## BEGIN ARTICLE
Prime Ring Problem
Time Limit : 4000/2000ms (Java/Other) Memory Limit : 65536/32768K (Java/Other)
Total Submission(s) : 9 Accepted Submission(s) : 5
Problem Description
A ring is compose of n circles as shown in diagram. Put natural number 1, 2, ..., n into each circle separately, and the sum of numbers in two adjacent circles should be a prime. Note: the number of first circle should always be 1. [img]../../data/images/1016-1.gif[/img]
Input
n (0 < n < 20).
## END ARTICLE
## BEGIN RECORD EXTRACTS
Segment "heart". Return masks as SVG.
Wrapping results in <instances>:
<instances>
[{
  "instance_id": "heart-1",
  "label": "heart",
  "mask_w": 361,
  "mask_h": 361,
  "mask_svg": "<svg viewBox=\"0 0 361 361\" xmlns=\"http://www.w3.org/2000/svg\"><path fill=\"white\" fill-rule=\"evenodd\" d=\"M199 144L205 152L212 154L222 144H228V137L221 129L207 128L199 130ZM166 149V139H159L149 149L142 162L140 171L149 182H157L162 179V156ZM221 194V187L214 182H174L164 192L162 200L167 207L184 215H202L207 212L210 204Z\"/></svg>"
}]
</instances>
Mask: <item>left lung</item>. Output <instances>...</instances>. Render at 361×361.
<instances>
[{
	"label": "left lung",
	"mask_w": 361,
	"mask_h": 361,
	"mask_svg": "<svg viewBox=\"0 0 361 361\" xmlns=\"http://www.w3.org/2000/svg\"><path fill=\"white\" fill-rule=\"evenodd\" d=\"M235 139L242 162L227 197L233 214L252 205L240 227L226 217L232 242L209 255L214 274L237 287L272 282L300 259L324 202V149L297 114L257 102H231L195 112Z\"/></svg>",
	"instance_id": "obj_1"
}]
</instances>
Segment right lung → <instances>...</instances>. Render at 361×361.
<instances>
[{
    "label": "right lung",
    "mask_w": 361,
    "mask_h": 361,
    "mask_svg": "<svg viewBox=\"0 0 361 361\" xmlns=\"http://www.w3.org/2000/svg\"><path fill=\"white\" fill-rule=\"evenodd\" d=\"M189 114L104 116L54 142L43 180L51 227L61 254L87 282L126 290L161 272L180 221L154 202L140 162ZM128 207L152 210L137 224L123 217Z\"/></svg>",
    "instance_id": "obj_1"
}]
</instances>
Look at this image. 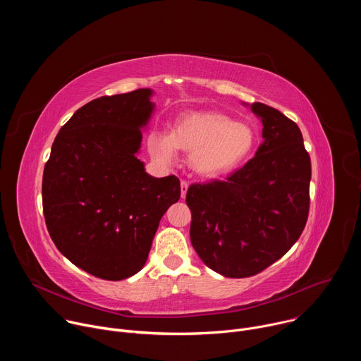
## END RECORD EXTRACTS
PROBLEM A >> Copy the passage of the Prime Ring Problem statement from "Prime Ring Problem" up to and including "n (0 < n < 20).".
PROBLEM B >>
Using the Prime Ring Problem statement, answer these questions:
(i) How many accepted submissions does it report?
(ii) What number must always be placed in the first circle?
(iii) What range is given for the input n?

RESPONSE A >>
Prime Ring Problem
Time Limit : 4000/2000ms (Java/Other) Memory Limit : 65536/32768K (Java/Other)
Total Submission(s) : 9 Accepted Submission(s) : 5
Problem Description
A ring is compose of n circles as shown in diagram. Put natural number 1, 2, ..., n into each circle separately, and the sum of numbers in two adjacent circles should be a prime. Note: the number of first circle should always be 1. [img]../../data/images/1016-1.gif[/img]
Input
n (0 < n < 20).

RESPONSE B >>
(i) 5
(ii) 1
(iii) 0 < n < 20